Zum Abschluss unserer Betrachtung stellen wir uns die Frage, welche Entwicklungsstufen wir in unserer Welt wo beobachten können:

  • Der Typus Esoteriker (die Typologie sagt nichts über den einzelnen esoterisch interessierten Menschen aus) zeichnet sich durch einen Mangel an Bodenhaftung aus, an Anpacken und in die Wirkung Kommen aus, zeigt sich wohl eine Schwäche im "physischen Ich". Bei Figuren wie Bud Spencer ist das "physische Ich" offensichtlich dominant.
  • In Partnerschaften ebenso wie in Geschwisterbeziehungen, wenn es darum geht, wer sich wie durchsetzt, zeigt sich das "emotionale Ich". Ebenso in patriarchalen Strukturen wie Familienclans, staatlichen Einrichtungen, Familienunternehmen und anderen Gemeinschaften, die gekennzeichnet sind durch fixe Zugehörigkeiten, sich allmächtig fühlende Autoritäten bzw. andere, die sich von diesen Autoritäten abhängig machen.

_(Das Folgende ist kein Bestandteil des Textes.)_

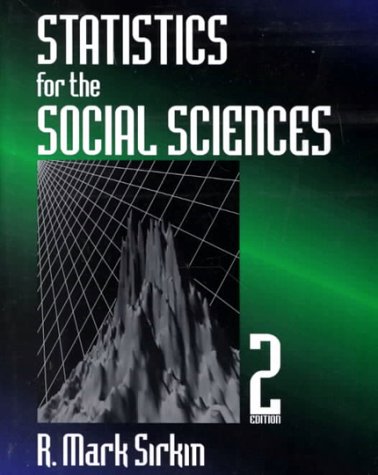 Statistics for the Social Sciences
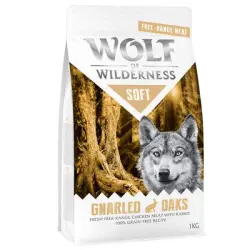 Wolf of Wilderness Soft Gnarled Oaks pollo de corral y conejo - 1 kg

Die immer mehr überhand nehmende Xenophobie scheint, wie jede Form des Chauvinismus, auch ein Phänomen des "emotionalen Ichs" zu sein.
  • Im Typus "Manager" (die Typologie sagt nichts über den einzelnen Menschen, der einen Beruf als Manager ausübt, aus) kommt die Vorherrschaft des "mentalen Ichs" zum Ausdruck, welches, wenn nicht vom Wesen gesteuert, alles nur aus der Brille seines Systems zu betrachten imstande ist, und in welchem subjektive Empfindungen wie Liebe, Mitgefühl, Authentizität, Lebenslust und Lebensfreude, Ethik des Herzens… keinen Platz finden.

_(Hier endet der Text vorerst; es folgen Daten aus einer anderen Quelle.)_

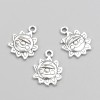 Sun Pendant Finding 15x12mm, Pack of 20pcs +/-, 20 Grams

  • In der Politik wiederum spiegelt sich sowohl das emotionale als auch das Rollen-Ich mit seinen Rangkämpfen und der Rivalität der Gemeinschaft mit anderen Gemeinschaften wider.
  • Das grundsätzliche Unbehagen vieler junger Menschen mit der Welt könnte als Zeichen dafür gewertet werden, dass sie sich nicht mehr damit abfinden wollen, dass der Mensch in seiner Wesenhaftigkeit, außer in wenigen Lichtgestalten, im öffentlichen Bewusstsein keine Rolle spielt und sich im öffentlichen Leben kaum wo abbildet. Es wird also höchste Zeit, dass der Mensch kollektiv endlich in die Pubertät kommt, dass ihm nicht nur körperlich sondern auch seelisch endlich Brüste wachsen oder dass der Stimmbruch einsetzt.

Wolfgang Stabentheiner

Mit Dank an Annemarie Schallhart, deren Abschlussarbeit im Rahmen ihrer Coaching-Ausbildung, als Inspiration für diesen Artikel diente.